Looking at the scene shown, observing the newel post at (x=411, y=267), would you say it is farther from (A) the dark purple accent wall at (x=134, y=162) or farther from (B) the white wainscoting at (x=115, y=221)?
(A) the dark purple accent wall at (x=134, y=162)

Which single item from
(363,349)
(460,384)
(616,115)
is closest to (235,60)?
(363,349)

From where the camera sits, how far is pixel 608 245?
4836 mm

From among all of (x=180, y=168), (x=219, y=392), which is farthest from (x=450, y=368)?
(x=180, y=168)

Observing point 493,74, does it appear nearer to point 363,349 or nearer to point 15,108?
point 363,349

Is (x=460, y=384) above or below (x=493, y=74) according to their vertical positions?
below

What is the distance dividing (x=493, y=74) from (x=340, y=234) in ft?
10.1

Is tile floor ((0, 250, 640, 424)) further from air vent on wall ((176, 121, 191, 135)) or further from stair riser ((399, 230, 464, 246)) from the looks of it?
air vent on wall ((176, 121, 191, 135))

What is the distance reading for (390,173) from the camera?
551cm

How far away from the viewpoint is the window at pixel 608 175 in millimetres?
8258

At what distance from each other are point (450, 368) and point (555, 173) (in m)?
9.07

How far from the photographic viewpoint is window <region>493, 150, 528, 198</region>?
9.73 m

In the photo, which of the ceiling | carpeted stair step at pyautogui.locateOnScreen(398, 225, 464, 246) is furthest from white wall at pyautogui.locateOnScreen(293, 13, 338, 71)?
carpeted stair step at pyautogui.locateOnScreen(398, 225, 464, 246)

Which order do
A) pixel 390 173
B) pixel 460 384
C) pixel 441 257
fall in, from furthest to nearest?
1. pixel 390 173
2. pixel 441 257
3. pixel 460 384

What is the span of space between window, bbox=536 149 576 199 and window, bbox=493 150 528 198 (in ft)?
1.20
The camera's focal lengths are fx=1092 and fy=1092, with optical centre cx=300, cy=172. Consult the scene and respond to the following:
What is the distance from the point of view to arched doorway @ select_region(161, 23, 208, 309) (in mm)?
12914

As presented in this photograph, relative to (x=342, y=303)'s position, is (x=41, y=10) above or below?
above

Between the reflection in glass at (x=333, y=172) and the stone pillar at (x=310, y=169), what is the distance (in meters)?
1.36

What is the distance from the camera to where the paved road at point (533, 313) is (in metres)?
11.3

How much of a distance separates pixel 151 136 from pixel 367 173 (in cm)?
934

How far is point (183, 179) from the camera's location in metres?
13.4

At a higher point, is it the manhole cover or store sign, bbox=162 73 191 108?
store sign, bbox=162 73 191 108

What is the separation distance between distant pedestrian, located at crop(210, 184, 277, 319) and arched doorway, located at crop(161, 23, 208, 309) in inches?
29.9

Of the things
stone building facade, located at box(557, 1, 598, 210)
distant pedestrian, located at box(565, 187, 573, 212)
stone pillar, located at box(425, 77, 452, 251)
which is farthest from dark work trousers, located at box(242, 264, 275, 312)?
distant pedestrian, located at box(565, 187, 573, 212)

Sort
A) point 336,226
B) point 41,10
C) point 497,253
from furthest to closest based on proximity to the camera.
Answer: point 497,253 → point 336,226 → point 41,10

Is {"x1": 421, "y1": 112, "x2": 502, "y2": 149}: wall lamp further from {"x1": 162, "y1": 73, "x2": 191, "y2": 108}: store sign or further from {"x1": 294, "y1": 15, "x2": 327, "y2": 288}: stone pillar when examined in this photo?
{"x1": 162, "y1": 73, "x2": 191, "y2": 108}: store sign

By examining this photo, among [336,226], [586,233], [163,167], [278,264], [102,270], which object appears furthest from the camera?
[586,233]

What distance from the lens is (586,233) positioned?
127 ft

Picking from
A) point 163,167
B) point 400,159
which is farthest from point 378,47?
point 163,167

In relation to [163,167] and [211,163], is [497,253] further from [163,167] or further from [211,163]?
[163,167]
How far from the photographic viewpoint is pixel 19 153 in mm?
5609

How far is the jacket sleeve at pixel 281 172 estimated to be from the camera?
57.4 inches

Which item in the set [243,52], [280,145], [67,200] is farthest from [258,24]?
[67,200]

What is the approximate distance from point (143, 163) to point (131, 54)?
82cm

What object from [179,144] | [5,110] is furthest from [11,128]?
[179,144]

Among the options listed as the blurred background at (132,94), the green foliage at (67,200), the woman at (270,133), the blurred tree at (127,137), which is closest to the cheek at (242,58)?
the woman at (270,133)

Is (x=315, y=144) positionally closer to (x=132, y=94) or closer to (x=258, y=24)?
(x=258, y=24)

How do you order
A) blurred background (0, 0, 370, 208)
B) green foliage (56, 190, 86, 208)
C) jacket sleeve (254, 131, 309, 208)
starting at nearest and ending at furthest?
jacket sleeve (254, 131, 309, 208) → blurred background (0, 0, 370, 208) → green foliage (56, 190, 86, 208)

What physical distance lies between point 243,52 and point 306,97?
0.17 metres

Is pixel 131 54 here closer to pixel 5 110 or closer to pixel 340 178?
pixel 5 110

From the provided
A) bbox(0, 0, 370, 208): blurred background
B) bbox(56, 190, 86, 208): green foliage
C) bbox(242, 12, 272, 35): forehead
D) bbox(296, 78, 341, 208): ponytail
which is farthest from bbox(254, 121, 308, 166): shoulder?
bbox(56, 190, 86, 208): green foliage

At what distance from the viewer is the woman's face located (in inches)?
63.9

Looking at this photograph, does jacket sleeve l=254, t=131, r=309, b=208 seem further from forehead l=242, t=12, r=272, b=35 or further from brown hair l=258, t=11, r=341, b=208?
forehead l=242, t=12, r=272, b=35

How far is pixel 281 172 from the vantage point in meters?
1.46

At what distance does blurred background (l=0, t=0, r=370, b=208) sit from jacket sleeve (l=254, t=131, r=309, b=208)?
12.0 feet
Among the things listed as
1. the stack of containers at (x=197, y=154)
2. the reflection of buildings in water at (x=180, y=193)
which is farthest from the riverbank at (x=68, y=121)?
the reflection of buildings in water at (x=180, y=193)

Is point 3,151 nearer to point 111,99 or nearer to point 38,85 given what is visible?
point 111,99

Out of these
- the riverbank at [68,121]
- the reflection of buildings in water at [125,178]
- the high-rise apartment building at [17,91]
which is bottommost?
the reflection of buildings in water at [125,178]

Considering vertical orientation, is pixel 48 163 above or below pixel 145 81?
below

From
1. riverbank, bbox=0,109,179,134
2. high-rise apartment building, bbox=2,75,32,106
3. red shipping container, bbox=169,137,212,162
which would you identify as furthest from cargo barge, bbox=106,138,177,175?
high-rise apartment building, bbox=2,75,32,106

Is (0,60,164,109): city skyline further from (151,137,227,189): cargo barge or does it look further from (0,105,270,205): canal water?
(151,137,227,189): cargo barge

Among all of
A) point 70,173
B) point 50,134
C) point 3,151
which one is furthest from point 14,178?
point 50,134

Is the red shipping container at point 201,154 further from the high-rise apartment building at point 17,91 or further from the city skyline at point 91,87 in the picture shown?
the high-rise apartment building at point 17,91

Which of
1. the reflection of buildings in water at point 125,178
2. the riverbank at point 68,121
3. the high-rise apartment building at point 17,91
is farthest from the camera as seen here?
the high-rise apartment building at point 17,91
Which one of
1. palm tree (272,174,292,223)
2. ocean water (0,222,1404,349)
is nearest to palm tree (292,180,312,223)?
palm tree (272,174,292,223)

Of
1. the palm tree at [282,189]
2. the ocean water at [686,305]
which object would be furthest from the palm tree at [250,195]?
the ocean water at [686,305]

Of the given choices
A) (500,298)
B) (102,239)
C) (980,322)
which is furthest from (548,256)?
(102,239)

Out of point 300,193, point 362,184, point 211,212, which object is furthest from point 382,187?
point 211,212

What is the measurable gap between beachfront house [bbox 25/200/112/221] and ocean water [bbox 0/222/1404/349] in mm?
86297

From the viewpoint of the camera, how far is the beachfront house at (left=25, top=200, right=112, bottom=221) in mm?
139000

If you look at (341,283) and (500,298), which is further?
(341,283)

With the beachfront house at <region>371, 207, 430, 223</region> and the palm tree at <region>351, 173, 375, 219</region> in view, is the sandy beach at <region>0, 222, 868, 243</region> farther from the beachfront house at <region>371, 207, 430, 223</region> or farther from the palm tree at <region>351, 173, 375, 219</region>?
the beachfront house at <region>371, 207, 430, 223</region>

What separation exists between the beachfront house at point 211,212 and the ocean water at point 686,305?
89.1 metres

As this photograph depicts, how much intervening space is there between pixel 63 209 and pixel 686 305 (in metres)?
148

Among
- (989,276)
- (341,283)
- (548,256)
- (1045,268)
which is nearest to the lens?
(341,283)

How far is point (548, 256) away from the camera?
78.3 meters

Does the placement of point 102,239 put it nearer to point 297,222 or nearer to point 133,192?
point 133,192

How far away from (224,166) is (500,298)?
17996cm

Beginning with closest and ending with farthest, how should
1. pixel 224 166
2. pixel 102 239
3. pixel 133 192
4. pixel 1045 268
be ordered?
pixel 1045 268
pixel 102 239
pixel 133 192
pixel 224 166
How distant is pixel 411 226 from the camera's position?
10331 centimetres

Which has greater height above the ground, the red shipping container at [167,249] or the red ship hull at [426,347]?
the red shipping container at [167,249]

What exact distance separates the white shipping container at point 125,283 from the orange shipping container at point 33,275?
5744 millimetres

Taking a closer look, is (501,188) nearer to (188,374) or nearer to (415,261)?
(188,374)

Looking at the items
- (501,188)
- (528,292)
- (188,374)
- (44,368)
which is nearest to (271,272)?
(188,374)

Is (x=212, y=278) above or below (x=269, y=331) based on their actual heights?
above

+ + + + + + +

Work to do ->
Lay out the part of the records above that opens with the line containing "Out of point" and closes with the line containing "78.3 meters" as a Markdown table with columns No. and Text. Give each nonblank line its own row, numbered in order.

Finished answer ->
| No. | Text |
|---|---|
| 1 | Out of point 300,193, point 362,184, point 211,212, which object is furthest from point 382,187? |
| 2 | point 211,212 |
| 3 | What is the measurable gap between beachfront house [bbox 25/200/112/221] and ocean water [bbox 0/222/1404/349] in mm? |
| 4 | 86297 |
| 5 | From the viewpoint of the camera, how far is the beachfront house at (left=25, top=200, right=112, bottom=221) in mm? |
| 6 | 139000 |
| 7 | If you look at (341,283) and (500,298), which is further? |
| 8 | (341,283) |
| 9 | With the beachfront house at <region>371, 207, 430, 223</region> and the palm tree at <region>351, 173, 375, 219</region> in view, is the sandy beach at <region>0, 222, 868, 243</region> farther from the beachfront house at <region>371, 207, 430, 223</region> or farther from the palm tree at <region>351, 173, 375, 219</region>? |
| 10 | the beachfront house at <region>371, 207, 430, 223</region> |
| 11 | What separation exists between the beachfront house at point 211,212 and the ocean water at point 686,305? |
| 12 | 89.1 metres |
| 13 | As this photograph depicts, how much intervening space is there between pixel 63 209 and pixel 686 305 (in metres)? |
| 14 | 148 |
| 15 | Among |
| 16 | - (989,276) |
| 17 | - (341,283) |
| 18 | - (548,256) |
| 19 | - (1045,268) |
| 20 | which is nearest to the lens? |
| 21 | (341,283) |
| 22 | How far is point (548, 256) away from the camera? |
| 23 | 78.3 meters |